__Written request__:
List every row below that contains the word "camera", copying each such row in full.

__Data shown__:

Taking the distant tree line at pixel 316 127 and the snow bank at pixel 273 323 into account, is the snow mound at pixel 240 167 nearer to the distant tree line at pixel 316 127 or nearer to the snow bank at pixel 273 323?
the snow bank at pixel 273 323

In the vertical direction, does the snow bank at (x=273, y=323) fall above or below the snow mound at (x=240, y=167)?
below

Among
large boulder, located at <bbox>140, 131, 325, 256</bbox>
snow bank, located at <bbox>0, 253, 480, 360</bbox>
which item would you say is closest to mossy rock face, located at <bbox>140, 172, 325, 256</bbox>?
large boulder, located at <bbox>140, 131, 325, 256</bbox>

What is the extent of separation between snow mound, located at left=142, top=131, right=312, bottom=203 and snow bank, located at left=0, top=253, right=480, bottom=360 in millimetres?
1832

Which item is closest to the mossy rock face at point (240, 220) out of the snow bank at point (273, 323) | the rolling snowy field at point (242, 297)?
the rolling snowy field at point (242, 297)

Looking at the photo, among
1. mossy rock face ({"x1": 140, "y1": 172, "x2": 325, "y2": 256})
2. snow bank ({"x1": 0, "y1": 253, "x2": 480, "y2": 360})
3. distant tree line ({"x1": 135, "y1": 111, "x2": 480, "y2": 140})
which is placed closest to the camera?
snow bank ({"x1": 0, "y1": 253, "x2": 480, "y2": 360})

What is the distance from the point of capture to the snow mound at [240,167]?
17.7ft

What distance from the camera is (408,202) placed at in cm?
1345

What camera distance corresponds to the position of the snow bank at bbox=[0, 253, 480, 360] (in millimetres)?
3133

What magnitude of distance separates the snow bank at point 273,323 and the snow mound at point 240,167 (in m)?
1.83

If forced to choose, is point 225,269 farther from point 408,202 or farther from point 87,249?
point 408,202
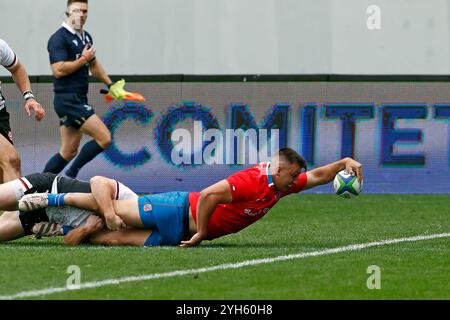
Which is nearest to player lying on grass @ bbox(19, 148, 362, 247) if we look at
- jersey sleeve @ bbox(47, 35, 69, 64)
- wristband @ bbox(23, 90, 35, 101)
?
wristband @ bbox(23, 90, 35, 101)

...

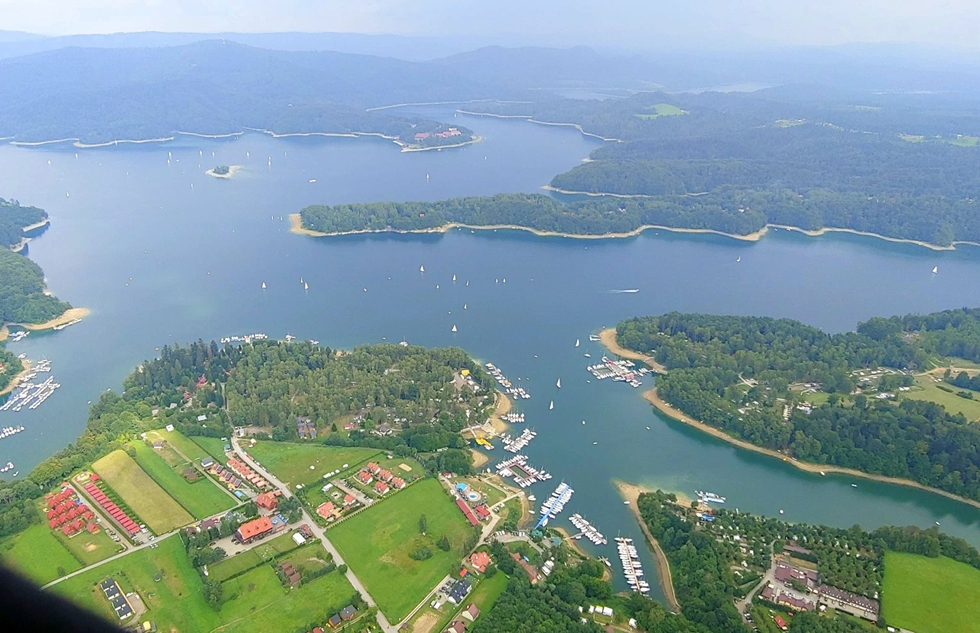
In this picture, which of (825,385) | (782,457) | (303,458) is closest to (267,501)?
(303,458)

__The response__:
which is placed closest to the camera?
What distance from the camera is (408,202) placed at in cm?
What camera distance corresponds to the position of the snow bank at bbox=[0, 253, 480, 360] (in millimetres)?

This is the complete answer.